MACVLAN_MULTUS_NAME="macvlan-$MACVLAN_MASTER_INTERFACE"
cat <<EOF | kubectl apply -f -
apiVersion: spiderpool.spidernet.io/v2beta1
kind: SpiderMultusConfig
metadata:
name: ${MACVLAN_MULTUS_NAME}
namespace: kube-system
spec:
cniType: macvlan
enableCoordinator: true
macvlan:
master:
- ${MACVLAN_MASTER_INTERFACE}
EOF
With the provided configuration, we create a Macvlan SpiderMultusConfig that will automatically generate the corresponding Multus NetworkAttachmentDefinition CR.
~# kubectl get spidermultusconfigs.spiderpool.spidernet.io -n kube-system
NAME AGE
macvlan-ens192 26m
~# kubectl get network-attachment-definitions.k8s.cni.cncf.io -n kube-system
NAME AGE
macvlan-ens192 27m
Create reserved IPs
To create reserved IPs, use the following YAML to specify spec.ips
as 10.6.168.131-10.6.168.132
:
cat <<EOF | kubectl apply -f -
apiVersion: spiderpool.spidernet.io/v2beta1
kind: SpiderReservedIP
metadata:
name: test-reservedip
spec:
ips:
- 10.6.168.131-10.6.168.132
EOF
Create an IP pool
Create an IP pool with spec.ips
set to 10.6.168.131-10.6.168.133
, containing a total of 3 IP addresses. However, given the previously created reserved IPs, only 1 IP address is available in this IP pool.

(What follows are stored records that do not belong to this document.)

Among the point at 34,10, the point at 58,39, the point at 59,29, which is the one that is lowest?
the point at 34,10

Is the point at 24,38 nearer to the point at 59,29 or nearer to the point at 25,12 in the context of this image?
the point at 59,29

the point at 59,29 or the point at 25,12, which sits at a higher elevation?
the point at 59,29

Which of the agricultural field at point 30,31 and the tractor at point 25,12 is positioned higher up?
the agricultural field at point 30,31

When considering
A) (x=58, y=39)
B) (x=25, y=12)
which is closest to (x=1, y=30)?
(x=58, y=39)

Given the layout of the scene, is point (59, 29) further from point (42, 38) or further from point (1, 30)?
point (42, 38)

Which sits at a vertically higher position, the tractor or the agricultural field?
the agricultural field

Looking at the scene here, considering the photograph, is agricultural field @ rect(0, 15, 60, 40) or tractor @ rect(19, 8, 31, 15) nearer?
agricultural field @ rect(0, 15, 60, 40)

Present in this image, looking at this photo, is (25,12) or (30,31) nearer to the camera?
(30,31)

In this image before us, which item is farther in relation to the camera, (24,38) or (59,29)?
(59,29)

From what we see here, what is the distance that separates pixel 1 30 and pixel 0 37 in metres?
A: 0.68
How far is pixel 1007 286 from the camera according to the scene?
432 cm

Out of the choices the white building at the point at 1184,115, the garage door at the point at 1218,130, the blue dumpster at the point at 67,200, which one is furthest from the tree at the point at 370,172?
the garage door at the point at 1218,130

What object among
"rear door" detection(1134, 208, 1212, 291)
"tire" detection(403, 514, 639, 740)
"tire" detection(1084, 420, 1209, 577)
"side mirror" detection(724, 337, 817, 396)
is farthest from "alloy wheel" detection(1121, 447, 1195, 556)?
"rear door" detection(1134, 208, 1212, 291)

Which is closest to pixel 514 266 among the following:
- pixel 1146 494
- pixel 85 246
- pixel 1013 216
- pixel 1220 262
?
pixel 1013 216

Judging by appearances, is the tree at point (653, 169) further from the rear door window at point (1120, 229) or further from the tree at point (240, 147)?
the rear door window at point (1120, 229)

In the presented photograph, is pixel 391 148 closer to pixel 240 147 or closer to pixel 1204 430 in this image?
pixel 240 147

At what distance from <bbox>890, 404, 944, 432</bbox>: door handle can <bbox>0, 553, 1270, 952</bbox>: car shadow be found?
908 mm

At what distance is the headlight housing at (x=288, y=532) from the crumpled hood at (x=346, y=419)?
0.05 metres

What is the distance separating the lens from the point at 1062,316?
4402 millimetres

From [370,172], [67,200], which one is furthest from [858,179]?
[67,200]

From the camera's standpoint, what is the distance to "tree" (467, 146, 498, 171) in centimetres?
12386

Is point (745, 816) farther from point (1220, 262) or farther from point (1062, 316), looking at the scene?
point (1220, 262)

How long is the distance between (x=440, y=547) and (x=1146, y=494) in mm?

cat <<EOF | kubectl apply -f -
apiVersion: spiderpool.spidernet.io/v2beta1
kind: SpiderIPPool
metadata:
name: test-ippool
spec:
subnet: 10.6.0.0/16
ips:
- 10.6.168.131-10.6.168.133
EOF
To allocate IP addresses from this IP pool, use the following YAML to create a Deployment with 2 replicas:
ipam.spidernet.io/ippool
: specify the IP pool for assigning IP addresses to the application
cat <<EOF | kubectl create -f -
apiVersion: apps/v1
kind: Deployment
metadata:
name: test-app
spec:
replicas: 2
selector:
matchLabels:
app: test-app
template:
metadata:
annotations:
ipam.spidernet.io/ippool: |-
{
"ipv4": ["test-ippool"]
}
v1.multus-cni.io/default-network: kube-system/macvlan-ens192
labels:
app: test-app
spec:
containers:
- name: test-app
image: nginx
imagePullPolicy: IfNotPresent
ports:
- name: http
containerPort: 80
protocol: TCP
EOF
Because both IP addresses in the IP pool are reserved by the ReservedIP CR, only one IP address is available in the pool. This means that only one Pod of the application can run successfully, while the other Pod fails to create due to the "all IPs have been exhausted" error.
~# kubectl get po -owide
NAME READY STATUS RESTARTS AGE IP NODE NOMINATED NODE READINESS GATES
test-app-67dd9f645-dv8xz 1/1 Running 0 17s 10.6.168.133 node2 <none> <none>
test-app-67dd9f645-lpjgs 0/1 ContainerCreating 0 17s <none> node1 <none> <none>
If a Pod of the application already has been assigned a reserved IP, adding that IP address to the ReservedIP CR will result in the replica failing to run after restarting. Use the following command to add the Pod's allocated IP address to the ReservedIP CR, and then restart the Pod. As expected, the Pod will fail to start due to the "all IPs have been exhausted" error.
~# kubectl patch spiderreservedip test-reservedip --patch '{"spec":{"ips":["10.6.168.131-10.6.168.133"]}}' --type=merge
~# kubectl delete po test-app-67dd9f645-dv8xz
pod "test-app-67dd9f645-dv8xz" deleted
~# kubectl get po -owide
NAME READY STATUS RESTARTS AGE IP NODE NOMINATED NODE READINESS GATES
test-app-67dd9f645-fvx4m 0/1 ContainerCreating 0 9s <none> node2 <none> <none>
test-app-67dd9f645-lpjgs 0/1 ContainerCreating 0 2m18s <none> node1 <none> <none>
Once the reserved IP is removed, the Pod can obtain an IP address and run successfully.
~# kubectl delete sr test-reservedip
spiderreservedip.spiderpool.spidernet.io "test-reservedip" deleted
~# kubectl get po -owide
NAME READY STATUS RESTARTS AGE IP NODE NOMINATED NODE READINESS GATES
test-app-67dd9f645-fvx4m 1/1 Running 0 4m23s 10.6.168.133 node2 <none> <none>
test-app-67dd9f645-lpjgs 1/1 Running 0 6m14s 10.6.168.131 node1 <none> <none>
Conclusion
SpiderReservedIP simplifies network planning for infrastructure administrators.